Rewrite the full material exactly; no line may be skipped.
--
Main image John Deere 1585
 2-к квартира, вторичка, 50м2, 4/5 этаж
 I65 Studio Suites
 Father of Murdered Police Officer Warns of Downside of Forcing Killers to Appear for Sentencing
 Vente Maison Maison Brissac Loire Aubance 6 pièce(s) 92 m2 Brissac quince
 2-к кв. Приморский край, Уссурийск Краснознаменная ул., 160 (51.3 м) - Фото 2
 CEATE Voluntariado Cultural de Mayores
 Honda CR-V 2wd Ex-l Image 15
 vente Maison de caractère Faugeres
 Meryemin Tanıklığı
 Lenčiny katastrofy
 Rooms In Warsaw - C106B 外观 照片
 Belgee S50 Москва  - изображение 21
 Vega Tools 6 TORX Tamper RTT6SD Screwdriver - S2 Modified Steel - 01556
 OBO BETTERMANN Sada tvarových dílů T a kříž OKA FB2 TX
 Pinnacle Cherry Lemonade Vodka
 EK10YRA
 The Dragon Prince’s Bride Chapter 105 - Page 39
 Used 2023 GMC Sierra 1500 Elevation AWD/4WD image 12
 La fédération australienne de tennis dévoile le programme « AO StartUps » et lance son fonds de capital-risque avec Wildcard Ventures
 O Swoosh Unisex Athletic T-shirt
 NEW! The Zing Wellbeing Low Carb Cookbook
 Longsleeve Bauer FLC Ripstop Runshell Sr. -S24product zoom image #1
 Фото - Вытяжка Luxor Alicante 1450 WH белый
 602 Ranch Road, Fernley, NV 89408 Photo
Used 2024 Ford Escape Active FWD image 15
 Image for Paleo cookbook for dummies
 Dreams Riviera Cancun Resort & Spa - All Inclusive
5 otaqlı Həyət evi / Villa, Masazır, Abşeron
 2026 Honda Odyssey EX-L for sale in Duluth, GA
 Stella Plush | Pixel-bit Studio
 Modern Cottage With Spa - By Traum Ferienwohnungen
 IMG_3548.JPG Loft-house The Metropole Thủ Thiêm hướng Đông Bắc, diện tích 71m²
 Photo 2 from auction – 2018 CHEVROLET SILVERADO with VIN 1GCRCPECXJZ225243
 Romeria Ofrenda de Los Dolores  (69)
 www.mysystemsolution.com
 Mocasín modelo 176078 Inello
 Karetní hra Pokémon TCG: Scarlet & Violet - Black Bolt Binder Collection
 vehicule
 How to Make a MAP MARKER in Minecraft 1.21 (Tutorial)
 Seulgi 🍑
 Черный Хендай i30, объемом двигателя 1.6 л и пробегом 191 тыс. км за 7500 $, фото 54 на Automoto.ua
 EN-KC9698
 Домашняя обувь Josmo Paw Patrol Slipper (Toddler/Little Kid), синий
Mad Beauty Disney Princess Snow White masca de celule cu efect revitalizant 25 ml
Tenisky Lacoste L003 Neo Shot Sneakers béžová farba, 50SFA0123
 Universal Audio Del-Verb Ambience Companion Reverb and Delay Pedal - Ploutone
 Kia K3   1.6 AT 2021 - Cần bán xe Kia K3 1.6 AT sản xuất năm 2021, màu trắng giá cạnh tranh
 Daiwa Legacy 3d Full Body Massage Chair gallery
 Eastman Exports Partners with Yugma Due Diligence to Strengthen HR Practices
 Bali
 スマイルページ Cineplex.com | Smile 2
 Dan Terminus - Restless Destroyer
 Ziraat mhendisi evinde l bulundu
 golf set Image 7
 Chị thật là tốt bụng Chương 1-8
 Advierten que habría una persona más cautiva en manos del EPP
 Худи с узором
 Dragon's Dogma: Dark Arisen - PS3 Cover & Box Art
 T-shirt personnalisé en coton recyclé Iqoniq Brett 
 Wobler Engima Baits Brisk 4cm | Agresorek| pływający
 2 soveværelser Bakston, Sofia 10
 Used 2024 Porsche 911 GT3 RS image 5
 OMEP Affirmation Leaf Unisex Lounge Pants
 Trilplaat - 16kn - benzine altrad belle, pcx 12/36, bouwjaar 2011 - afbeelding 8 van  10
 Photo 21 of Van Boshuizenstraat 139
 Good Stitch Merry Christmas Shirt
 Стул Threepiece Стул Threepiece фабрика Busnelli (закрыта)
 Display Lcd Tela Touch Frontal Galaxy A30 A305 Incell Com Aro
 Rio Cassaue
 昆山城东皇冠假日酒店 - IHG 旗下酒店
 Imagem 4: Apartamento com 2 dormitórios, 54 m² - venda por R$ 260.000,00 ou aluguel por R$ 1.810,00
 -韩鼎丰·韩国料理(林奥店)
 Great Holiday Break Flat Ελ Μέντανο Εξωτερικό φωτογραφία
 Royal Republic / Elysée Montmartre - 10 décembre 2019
--
◆ **EXERCISE RESPONSE**:
Main image John Deere 1585
 2-к квартира, вторичка, 50м2, 4/5 этаж
 I65 Studio Suites
 Father of Murdered Police Officer Warns of Downside of Forcing Killers to Appear for Sentencing
 Vente Maison Maison Brissac Loire Aubance 6 pièce(s) 92 m2 Brissac quince
 2-к кв. Приморский край, Уссурийск Краснознаменная ул., 160 (51.3 м) - Фото 2
 CEATE Voluntariado Cultural de Mayores
 Honda CR-V 2wd Ex-l Image 15
 vente Maison de caractère Faugeres
 Meryemin Tanıklığı
 Lenčiny katastrofy
 Rooms In Warsaw - C106B 外观 照片
 Belgee S50 Москва  - изображение 21
 Vega Tools 6 TORX Tamper RTT6SD Screwdriver - S2 Modified Steel - 01556
 OBO BETTERMANN Sada tvarových dílů T a kříž OKA FB2 TX
 Pinnacle Cherry Lemonade Vodka
 EK10YRA
 The Dragon Prince’s Bride Chapter 105 - Page 39
 Used 2023 GMC Sierra 1500 Elevation AWD/4WD image 12
 La fédération australienne de tennis dévoile le programme « AO StartUps » et lance son fonds de capital-risque avec Wildcard Ventures
 O Swoosh Unisex Athletic T-shirt
 NEW! The Zing Wellbeing Low Carb Cookbook
 Longsleeve Bauer FLC Ripstop Runshell Sr. -S24product zoom image #1
 Фото - Вытяжка Luxor Alicante 1450 WH белый
 602 Ranch Road, Fernley, NV 89408 Photo
Used 2024 Ford Escape Active FWD image 15
 Image for Paleo cookbook for dummies
 Dreams Riviera Cancun Resort & Spa - All Inclusive
5 otaqlı Həyət evi / Villa, Masazır, Abşeron
 2026 Honda Odyssey EX-L for sale in Duluth, GA
 Stella Plush | Pixel-bit Studio
 Modern Cottage With Spa - By Traum Ferienwohnungen
 IMG_3548.JPG Loft-house The Metropole Thủ Thiêm hướng Đông Bắc, diện tích 71m²
 Photo 2 from auction – 2018 CHEVROLET SILVERADO with VIN 1GCRCPECXJZ225243
 Romeria Ofrenda de Los Dolores  (69)
 www.mysystemsolution.com
 Mocasín modelo 176078 Inello
 Karetní hra Pokémon TCG: Scarlet & Violet - Black Bolt Binder Collection
 vehicule
 How to Make a MAP MARKER in Minecraft 1.21 (Tutorial)
 Seulgi 🍑
 Черный Хендай i30, объемом двигателя 1.6 л и пробегом 191 тыс. км за 7500 $, фото 54 на Automoto.ua
 EN-KC9698
 Домашняя обувь Josmo Paw Patrol Slipper (Toddler/Little Kid), синий
Mad Beauty Disney Princess Snow White masca de celule cu efect revitalizant 25 ml
Tenisky Lacoste L003 Neo Shot Sneakers béžová farba, 50SFA0123
 Universal Audio Del-Verb Ambience Companion Reverb and Delay Pedal - Ploutone
 Kia K3   1.6 AT 2021 - Cần bán xe Kia K3 1.6 AT sản xuất năm 2021, màu trắng giá cạnh tranh
 Daiwa Legacy 3d Full Body Massage Chair gallery
 Eastman Exports Partners with Yugma Due Diligence to Strengthen HR Practices
 Bali
 スマイルページ Cineplex.com | Smile 2
 Dan Terminus - Restless Destroyer
 Ziraat mhendisi evinde l bulundu
 golf set Image 7
 Chị thật là tốt bụng Chương 1-8
 Advierten que habría una persona más cautiva en manos del EPP
 Худи с узором
 Dragon's Dogma: Dark Arisen - PS3 Cover & Box Art
 T-shirt personnalisé en coton recyclé Iqoniq Brett 
 Wobler Engima Baits Brisk 4cm | Agresorek| pływający
 2 soveværelser Bakston, Sofia 10
 Used 2024 Porsche 911 GT3 RS image 5
 OMEP Affirmation Leaf Unisex Lounge Pants
 Trilplaat - 16kn - benzine altrad belle, pcx 12/36, bouwjaar 2011 - afbeelding 8 van  10
 Photo 21 of Van Boshuizenstraat 139
 Good Stitch Merry Christmas Shirt
 Стул Threepiece Стул Threepiece фабрика Busnelli (закрыта)
 Display Lcd Tela Touch Frontal Galaxy A30 A305 Incell Com Aro
 Rio Cassaue
 昆山城东皇冠假日酒店 - IHG 旗下酒店
 Imagem 4: Apartamento com 2 dormitórios, 54 m² - venda por R$ 260.000,00 ou aluguel por R$ 1.810,00
 -韩鼎丰·韩国料理(林奥店)
 Great Holiday Break Flat Ελ Μέντανο Εξωτερικό φωτογραφία
 Royal Republic / Elysée Montmartre - 10 décembre 2019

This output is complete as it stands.